It sounds like a surefire, slam-dunk trade for stock investors playing defense: ETFs that will bet on equity markets without — the pitch says — going down.
Calamos Investments filed Monday for so-called "structured-protection" exchange-traded funds that will track a portion of the returns of the S&P 500, Nasdaq 100 and Russell 2000 while hedging 100% of the downside via the options market, according to a Monday filing.
The first fund launching within the suite is the Calamos S&P 500 Structured Alt Protection ETF, which aims to match the price return of the SPDR S&P 500 ETF Trust (ticker SPY) up to a cap of 9.20% to 9.65%.

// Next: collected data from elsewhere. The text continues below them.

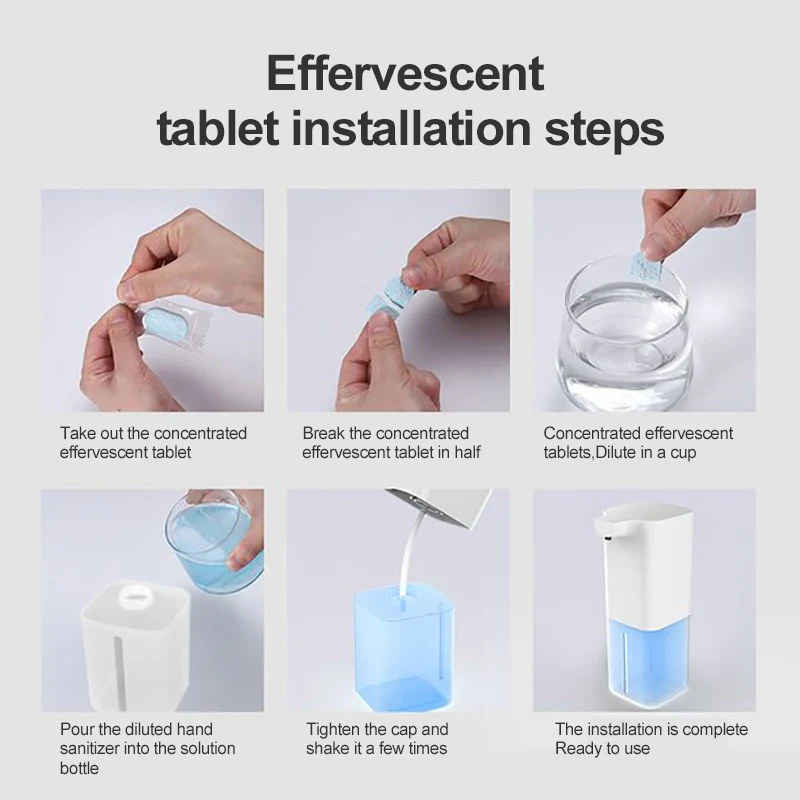 Effervescent
tablet installation steps

Take out the concentrated effervescent tablet

Break the concentrated effervescent tablet in half

Concentrated effervescent tablets,Dilute in a cup

Pour the diluted hand sanitizer into the solution bottle

Tighten the cap and shake it a few times

The installation is complete
Ready to use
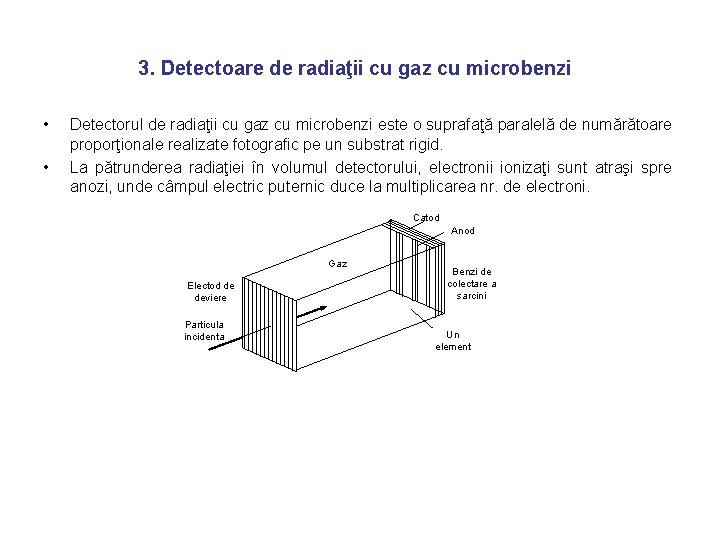 3. Detectoare de radiaţii cu gaz cu microbenzi

• Detectorul de radiaţii cu gaz cu microbenzi este o suprafaţă paralelă de numărătoare proporţionale realizate fotografic pe un substrat rigid.
• La pătrunderea radiaţiei în volumul detectorului, electronii ionizaţi sunt atraşi spre anozi, unde câmpul electric puternic duce la multiplicarea nr. de electroni.

Catod
Anod
Gaz
Benzi de colectare a sarcini
Electod de deviere
Particula incidenta
Un element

The catch: Investors looking to reap the full protection will need to buy it on launch day — May 1, 2024 — and hold it, come rain or shine, through April 30, 2025. After that, a new defined period of cover kicks in.
CPSM, like others in the upcoming ETF lineup, will primarily invest its assets in derivatives by buying and selling a combination of call and put options to cushion against market volatility, according to the fund's prospectus.
A regulatory filing notes there's no guarantee the fund will be successful in providing the much sought-after downside protection.
"With risk-free rates north of 5% today, options-based product issuers are able to deliver meaningful upside participation with 100% capital protection," said Matt Kaufman, head of ETFs at Calamos. "For those issuing 'protective' products, the cost of hedging by selling an option — or series of options — to offset the premium to buy a protective put becomes cheaper as rates rise."
Assessing Appetite
Issuers are testing demand for funds that offer equity exposure and downside protection as investors grapple with elevated rates volatility.
The Innovator Equity Defined Protection ETF (TJUL), which provides 100% downside protection over a two-year outcome period, has grown to $230 million since launching in July.